Carnegie Mellon University

Eberly Center

Teaching Excellence & Educational Innovation

Step 3: Explore Strategies

Explore potential strategies.

Students complain the exams are too hard.

Students spent time poorly during the exam.

Even if the exam was calibrated at the right length, some students might have misused their time. Maybe they did not recognize the relative importance of different questions and spent too much time on questions that appeared early on the exam or were not worth many points. This is simply another manifestation of some students’ general difficulty with planning an effective approach to a specific task. Unless learning to recognize the more involved questions is a learning objective for your course, the assessment of students’ performance will not be accurate in this situation.

Strategies:

Give students information on the exam format ahead of time.
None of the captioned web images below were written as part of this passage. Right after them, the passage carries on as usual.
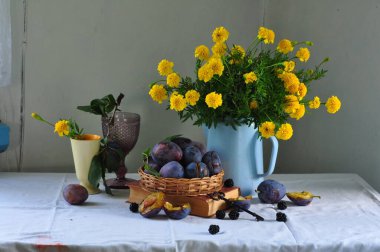 Masada çiçekler olan bir hayat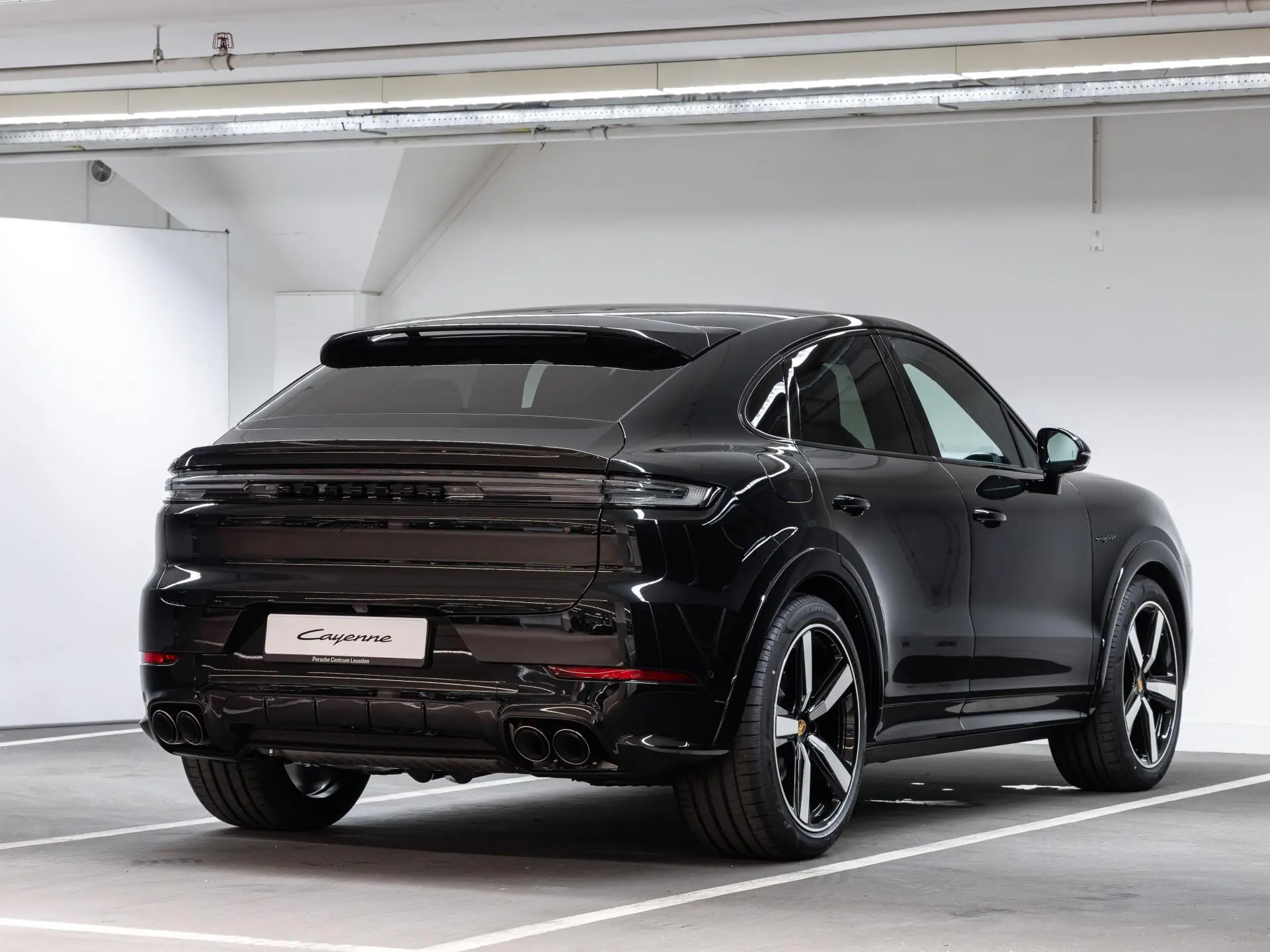 Cayenne Coupé 3.0 E-Hybrid Black Edition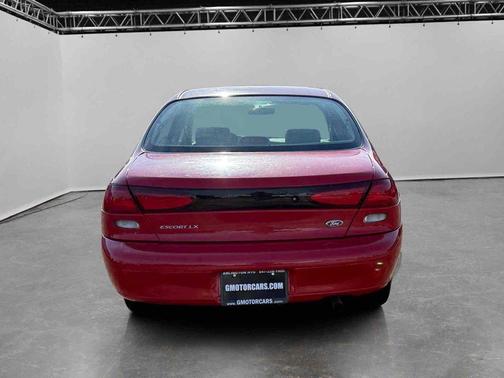1998 Ford Escort 4dr Sdn LX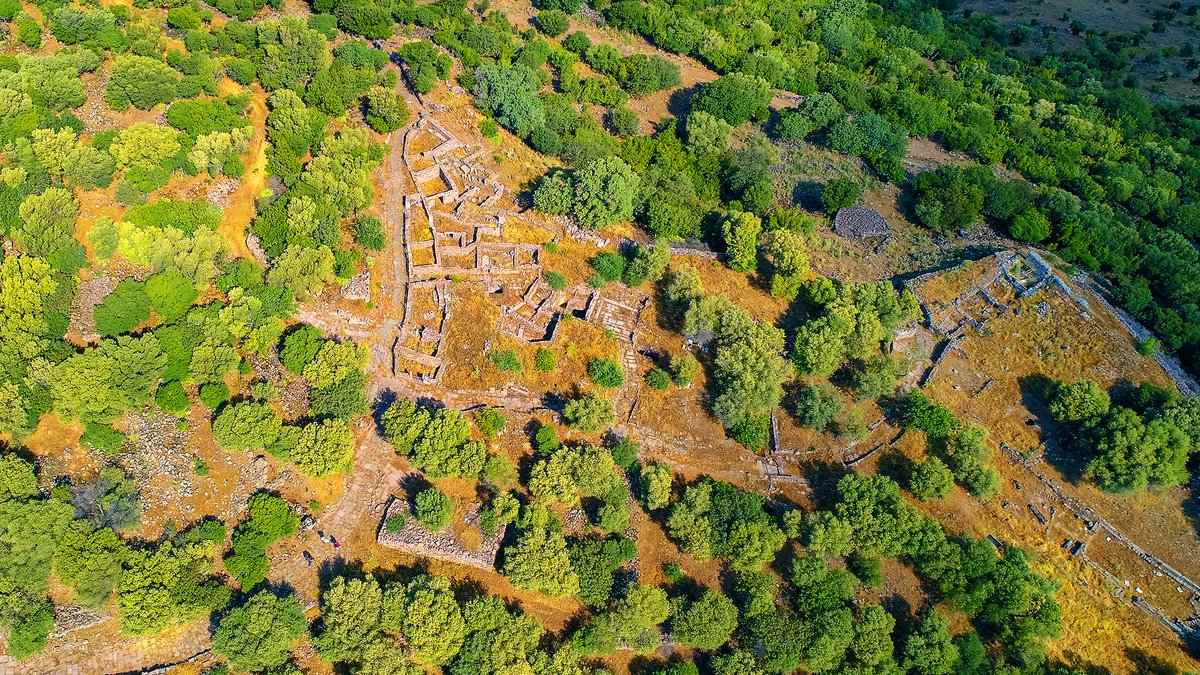 Nestled atop the volcanic rocks of Yunt Mountains, Aigai emerges as a mountain city steeped in history and adorned with natural splendor. The name 'Aigai' itself means '#goats'.🐐 (Aigai Archaeological Site, Manisa) #Türkiye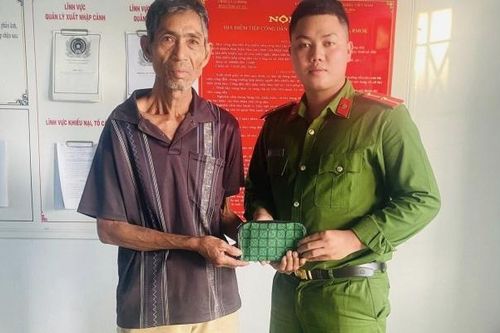 Gia Lai: Nhặt được gần 30 triệu đồng, người nông dân nghèo nhờ Công an tìm người đánh rơi
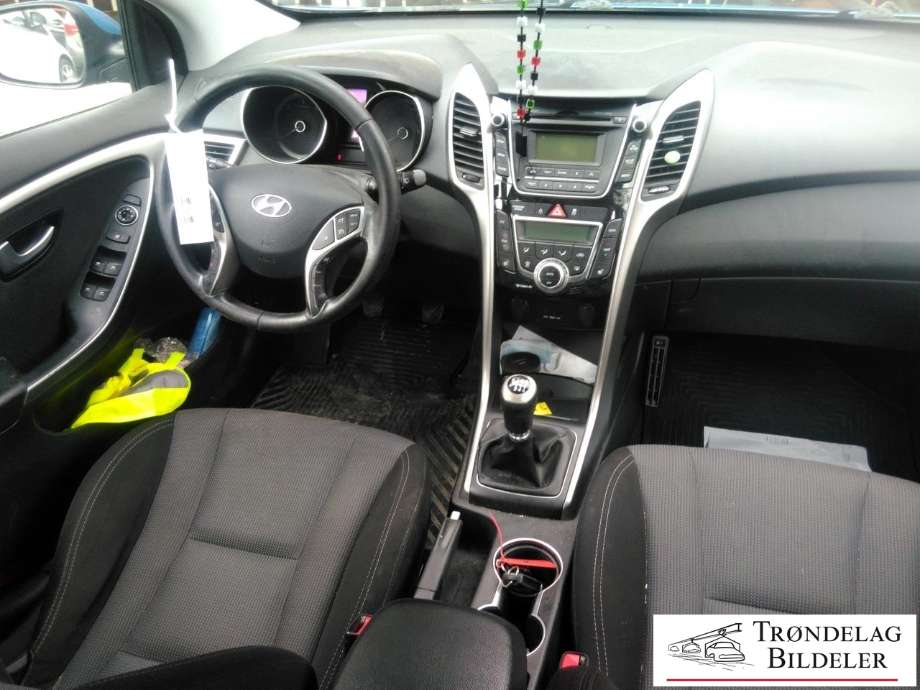 Hyundai i30 2012-2017 (Type II) , Motorkode: D4FB-5IL, Girkassekode: 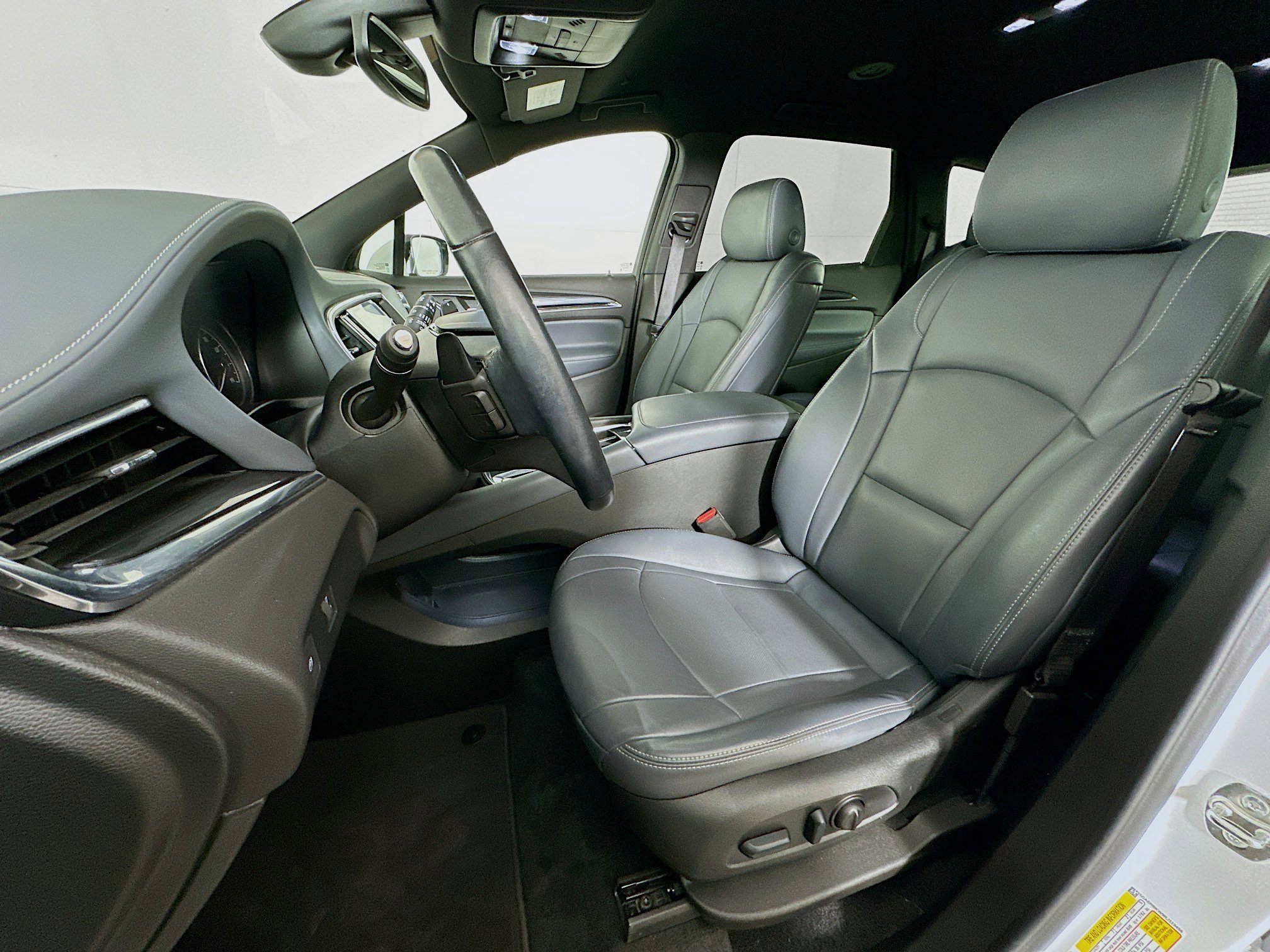 Used 2024 Buick Enclave Essence image 13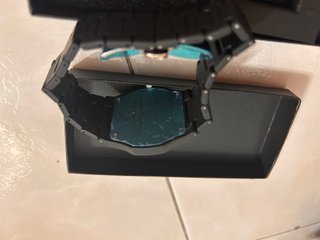 Reloj negro con caja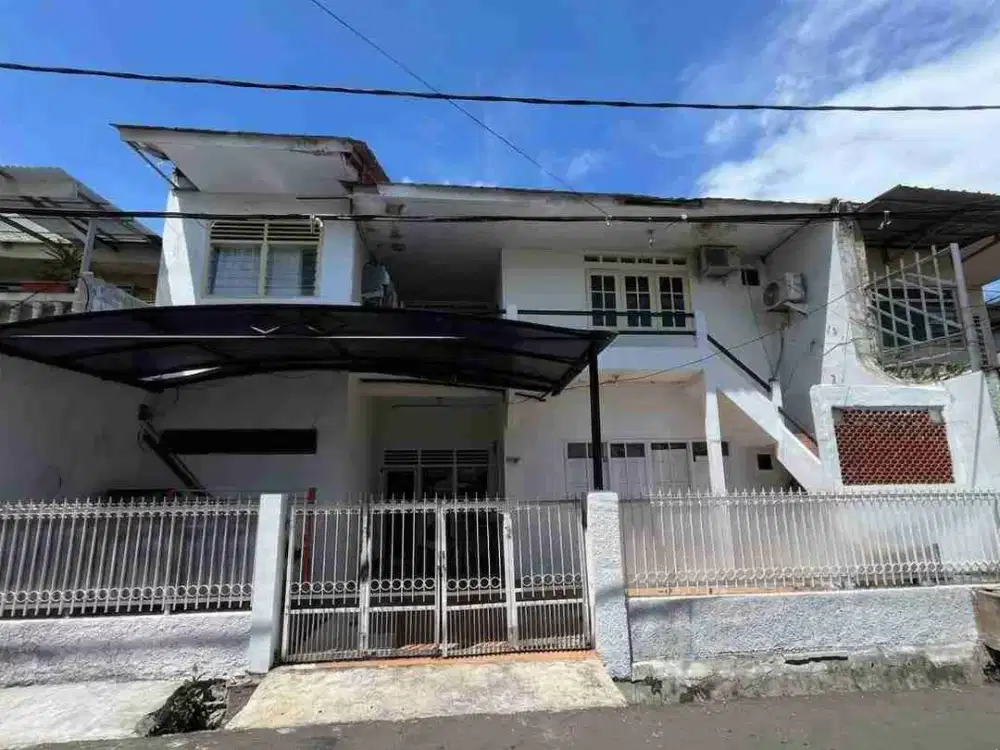 RUMAH DIJUAL 2 LANTAI TOMANG JAKARTA BARAT LOKASI STRATEGIS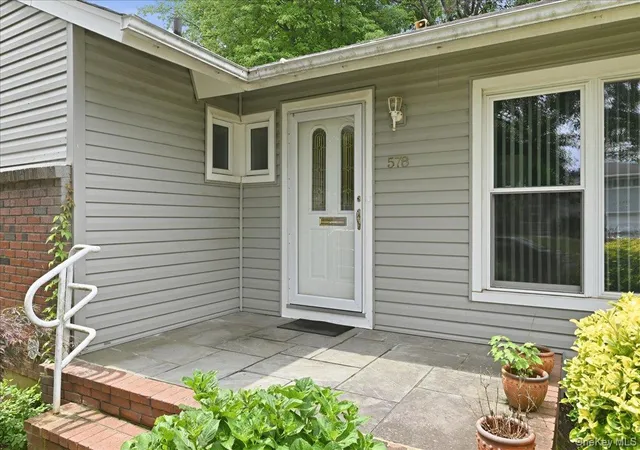 3rd image of 578 Richmond Rd, Hempstead, NY 11554 | MLS# 1017825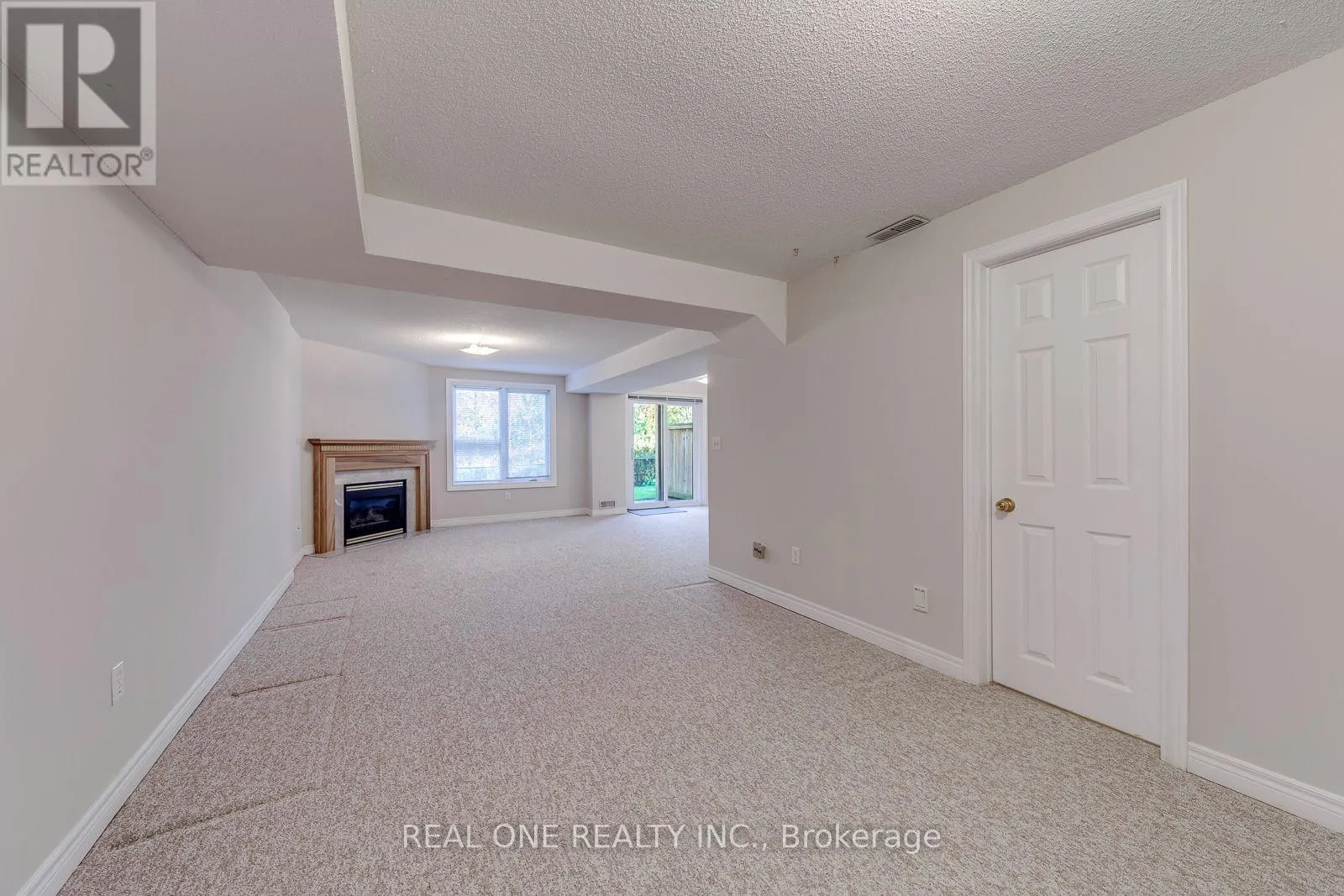 68 - 2250 ROCKINGHAM DRIVE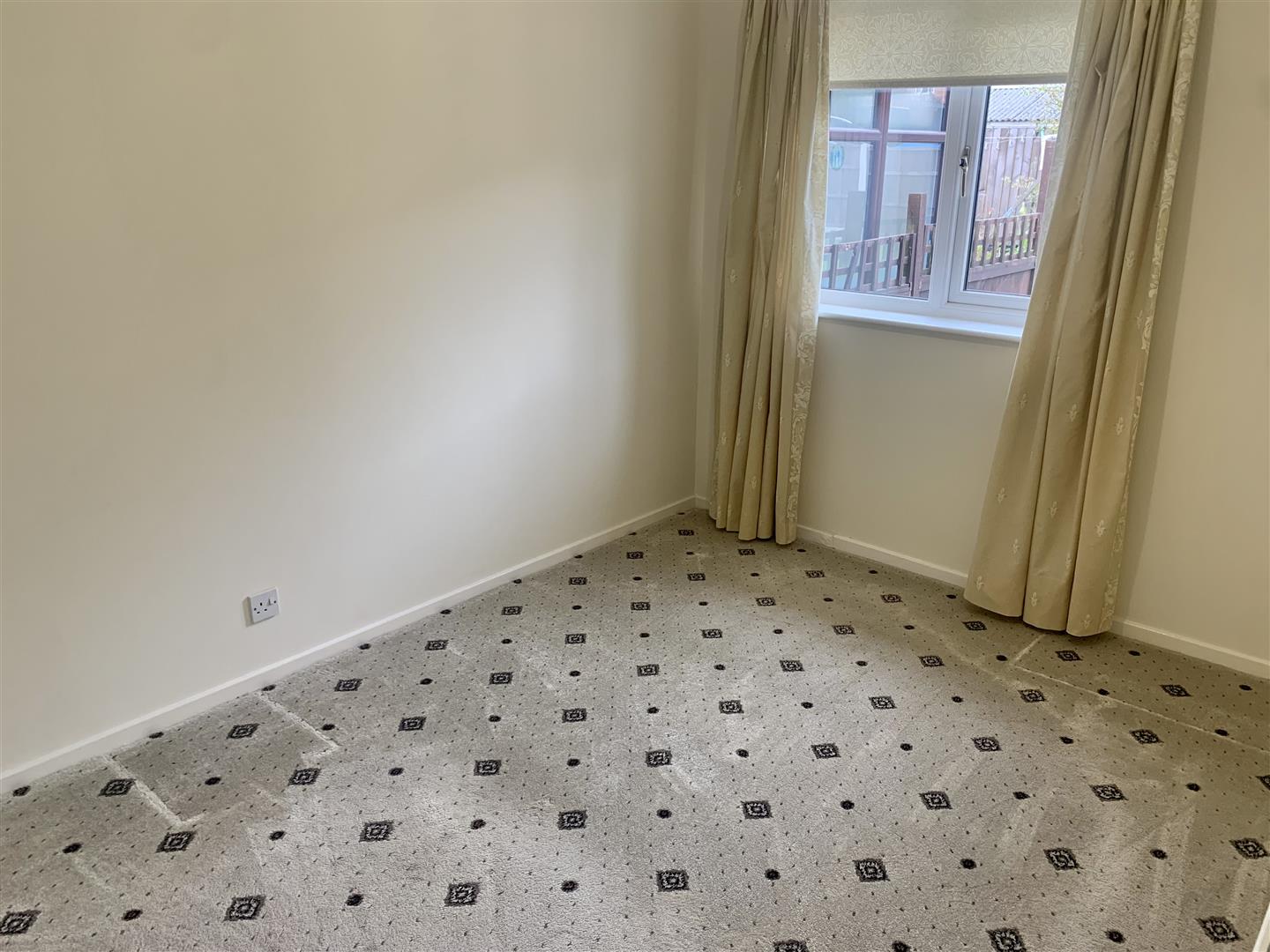 2 bed bungalow to rent 11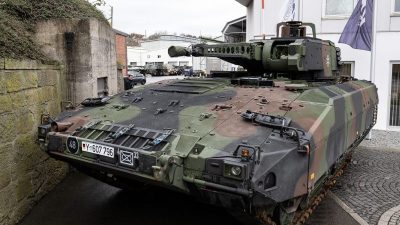 COVID-Datenleak bei Bundeswehr, Puma-Panzer-Debakel, Schweden senkt Kraftstoffpreise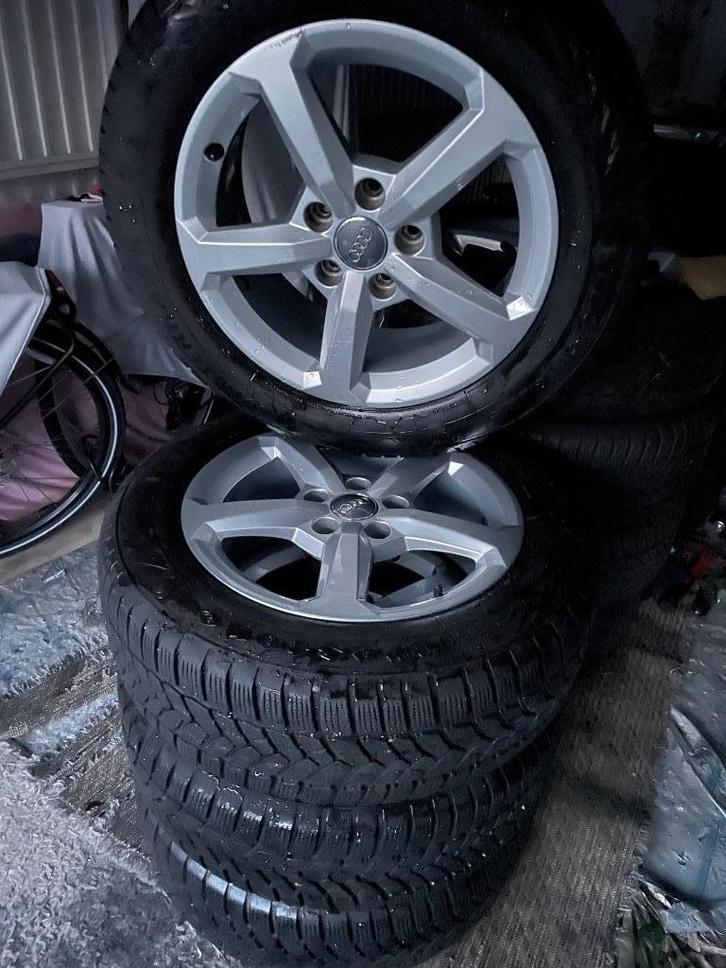 Originel Audi velgen sett winter 5x112 q3 a3 q2, Auto-onderdelen, Banden en Velgen, Banden en Velgen, Winterbanden, 16 inch, 215 mm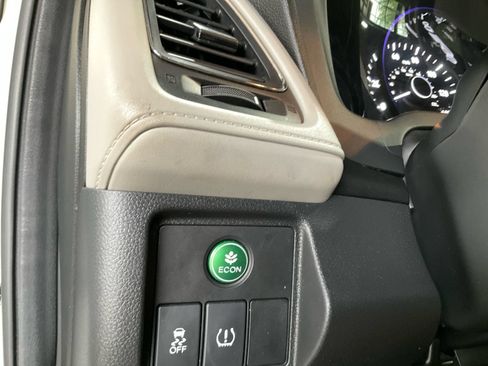 Used 2016 Honda HR-V EX-L image 28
Give points or percentage weights to each question on the exam.

Help students budget their time during the exam.

Refer students to Academic Development.

Give students information on the exam format ahead of time.

Let students know whether the exam will be true/false questions, multiple choice, short essays, or whatever other format or combination of formats. Some instructors also use the front page of the exam as a table of contents, letting students know how many questions of each kind appear on the exam. Another way to familiarize the students with the format of the exam is to provide a sample exam ahead of time.

Give points or percentage weights to each question on the exam.

This will communicate the relative importance and difficulty of each question and will help students allocate effort. Some instructors even give separate points for different parts of individual questions.

Help students budget their time during the exam.

Some professors give students a time check at the halfway point or assign a TA to keep track of time on the board in increments of five or ten minutes. This strategy is helpful unless part of your approach is to make students responsible for budgeting their own time, in which case you might simply warn them in advance to come to the exam with a strategy that will allow them to be time efficient, such as checking their progress at regular intervals during the exam and comparing against the time they have left.

Refer students to Academic Development.

Academic Development regularly holds workshops on test-taking skills, which include tips on budgeting time. They also work with students individually to help them develop this skill.